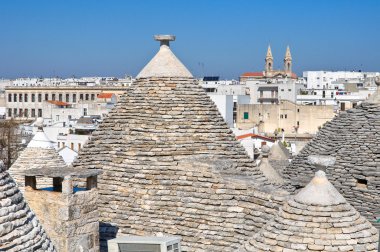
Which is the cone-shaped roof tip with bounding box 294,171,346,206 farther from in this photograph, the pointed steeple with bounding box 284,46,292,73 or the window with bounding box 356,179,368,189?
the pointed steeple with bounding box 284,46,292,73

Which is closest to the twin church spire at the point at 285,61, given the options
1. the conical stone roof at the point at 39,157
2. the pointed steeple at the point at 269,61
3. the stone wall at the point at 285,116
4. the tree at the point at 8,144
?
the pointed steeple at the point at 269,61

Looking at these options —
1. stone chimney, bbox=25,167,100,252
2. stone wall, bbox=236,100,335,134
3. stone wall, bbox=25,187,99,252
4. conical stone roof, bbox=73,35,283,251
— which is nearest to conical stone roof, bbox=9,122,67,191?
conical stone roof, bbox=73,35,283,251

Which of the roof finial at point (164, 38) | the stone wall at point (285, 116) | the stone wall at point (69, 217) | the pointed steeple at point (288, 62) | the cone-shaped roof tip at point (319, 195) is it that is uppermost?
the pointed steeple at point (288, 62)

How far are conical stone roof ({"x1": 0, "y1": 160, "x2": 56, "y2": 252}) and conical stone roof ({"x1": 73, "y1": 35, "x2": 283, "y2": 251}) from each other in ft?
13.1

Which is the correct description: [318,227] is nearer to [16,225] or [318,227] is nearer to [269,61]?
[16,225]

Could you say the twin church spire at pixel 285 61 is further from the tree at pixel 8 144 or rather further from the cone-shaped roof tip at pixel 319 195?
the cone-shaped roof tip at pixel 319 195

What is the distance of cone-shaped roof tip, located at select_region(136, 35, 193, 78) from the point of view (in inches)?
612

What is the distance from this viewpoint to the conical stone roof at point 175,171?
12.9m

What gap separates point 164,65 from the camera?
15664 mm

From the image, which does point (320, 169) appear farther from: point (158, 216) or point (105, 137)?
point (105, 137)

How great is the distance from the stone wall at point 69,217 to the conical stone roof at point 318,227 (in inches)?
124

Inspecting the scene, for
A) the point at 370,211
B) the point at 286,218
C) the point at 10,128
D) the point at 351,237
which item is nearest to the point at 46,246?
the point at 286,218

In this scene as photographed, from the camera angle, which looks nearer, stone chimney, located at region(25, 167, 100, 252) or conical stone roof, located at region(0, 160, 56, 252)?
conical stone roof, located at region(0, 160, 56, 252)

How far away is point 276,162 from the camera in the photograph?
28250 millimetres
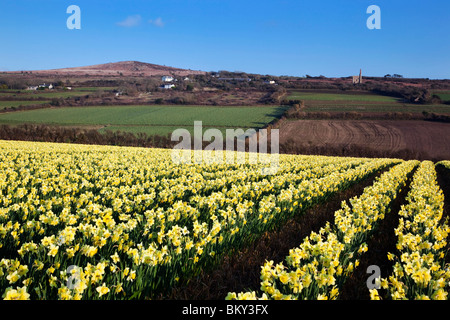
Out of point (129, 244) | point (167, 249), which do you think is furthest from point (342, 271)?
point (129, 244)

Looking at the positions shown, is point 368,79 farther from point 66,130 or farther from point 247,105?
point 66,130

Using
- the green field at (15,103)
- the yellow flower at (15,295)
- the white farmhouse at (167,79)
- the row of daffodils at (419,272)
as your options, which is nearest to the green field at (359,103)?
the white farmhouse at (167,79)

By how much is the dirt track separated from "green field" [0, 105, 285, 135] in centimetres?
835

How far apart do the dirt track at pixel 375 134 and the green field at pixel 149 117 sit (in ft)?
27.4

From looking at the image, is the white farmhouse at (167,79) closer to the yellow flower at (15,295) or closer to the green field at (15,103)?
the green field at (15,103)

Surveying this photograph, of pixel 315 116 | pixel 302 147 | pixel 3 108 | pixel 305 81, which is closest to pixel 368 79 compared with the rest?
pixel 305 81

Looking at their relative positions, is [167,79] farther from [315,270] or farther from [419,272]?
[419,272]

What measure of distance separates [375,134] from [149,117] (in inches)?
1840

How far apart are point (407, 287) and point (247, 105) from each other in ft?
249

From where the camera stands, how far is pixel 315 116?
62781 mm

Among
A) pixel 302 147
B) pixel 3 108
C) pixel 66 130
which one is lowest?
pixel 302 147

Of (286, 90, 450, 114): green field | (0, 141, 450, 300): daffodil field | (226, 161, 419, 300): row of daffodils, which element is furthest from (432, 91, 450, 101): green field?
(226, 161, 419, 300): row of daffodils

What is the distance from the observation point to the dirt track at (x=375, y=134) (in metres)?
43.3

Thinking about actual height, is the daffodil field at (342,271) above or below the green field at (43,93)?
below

* * *

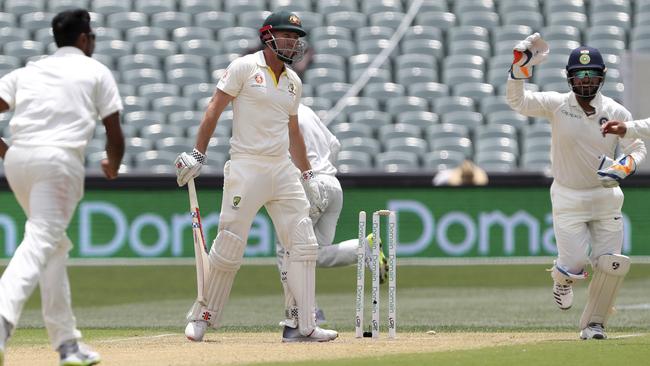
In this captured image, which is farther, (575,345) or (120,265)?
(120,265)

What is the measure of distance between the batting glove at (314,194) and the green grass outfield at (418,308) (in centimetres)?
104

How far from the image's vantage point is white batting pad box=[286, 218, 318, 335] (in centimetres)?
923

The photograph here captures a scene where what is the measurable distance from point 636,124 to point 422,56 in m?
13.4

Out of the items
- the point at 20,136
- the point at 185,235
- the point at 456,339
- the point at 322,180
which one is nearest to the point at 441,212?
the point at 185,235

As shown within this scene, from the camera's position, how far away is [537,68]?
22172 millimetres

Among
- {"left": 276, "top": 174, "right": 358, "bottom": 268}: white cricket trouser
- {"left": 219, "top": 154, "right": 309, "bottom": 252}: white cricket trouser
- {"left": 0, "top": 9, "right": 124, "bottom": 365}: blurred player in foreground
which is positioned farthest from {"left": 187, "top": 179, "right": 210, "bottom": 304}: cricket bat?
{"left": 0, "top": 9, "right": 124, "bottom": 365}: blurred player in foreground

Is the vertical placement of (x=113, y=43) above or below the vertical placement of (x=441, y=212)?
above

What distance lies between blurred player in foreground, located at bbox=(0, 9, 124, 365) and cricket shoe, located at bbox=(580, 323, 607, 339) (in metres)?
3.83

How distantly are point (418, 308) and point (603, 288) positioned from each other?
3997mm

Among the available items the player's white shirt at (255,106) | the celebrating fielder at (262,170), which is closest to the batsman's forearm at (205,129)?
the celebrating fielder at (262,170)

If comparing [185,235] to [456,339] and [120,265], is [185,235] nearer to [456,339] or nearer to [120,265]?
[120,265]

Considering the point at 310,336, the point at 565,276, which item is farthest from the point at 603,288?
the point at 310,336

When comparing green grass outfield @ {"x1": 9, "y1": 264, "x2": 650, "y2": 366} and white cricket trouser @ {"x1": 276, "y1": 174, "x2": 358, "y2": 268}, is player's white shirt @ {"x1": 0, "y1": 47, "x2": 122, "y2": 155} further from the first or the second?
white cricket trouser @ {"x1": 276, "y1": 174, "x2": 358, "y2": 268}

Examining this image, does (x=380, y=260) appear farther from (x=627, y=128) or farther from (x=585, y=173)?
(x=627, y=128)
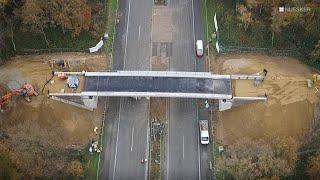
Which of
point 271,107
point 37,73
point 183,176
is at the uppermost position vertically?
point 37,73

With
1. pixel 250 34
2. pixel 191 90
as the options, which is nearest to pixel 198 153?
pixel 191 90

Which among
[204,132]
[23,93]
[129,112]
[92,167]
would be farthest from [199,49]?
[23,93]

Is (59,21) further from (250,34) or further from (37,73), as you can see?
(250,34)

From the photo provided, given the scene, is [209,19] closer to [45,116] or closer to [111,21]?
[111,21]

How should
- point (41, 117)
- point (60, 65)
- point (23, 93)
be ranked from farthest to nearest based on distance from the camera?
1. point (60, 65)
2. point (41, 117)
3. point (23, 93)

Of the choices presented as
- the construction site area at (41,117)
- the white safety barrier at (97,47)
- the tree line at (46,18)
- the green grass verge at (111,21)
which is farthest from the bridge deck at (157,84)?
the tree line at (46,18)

To do:
Show every line of the data above that contains the string "between", treating case as significant.

Result of this exercise:
What is the measure of distance between the batting glove at (314,194) and the green grass outfield at (418,308) (in centimetres)?
What distance lies between blurred player in foreground, located at bbox=(0, 9, 124, 365) and cricket shoe, located at bbox=(580, 323, 607, 339) (in metres)?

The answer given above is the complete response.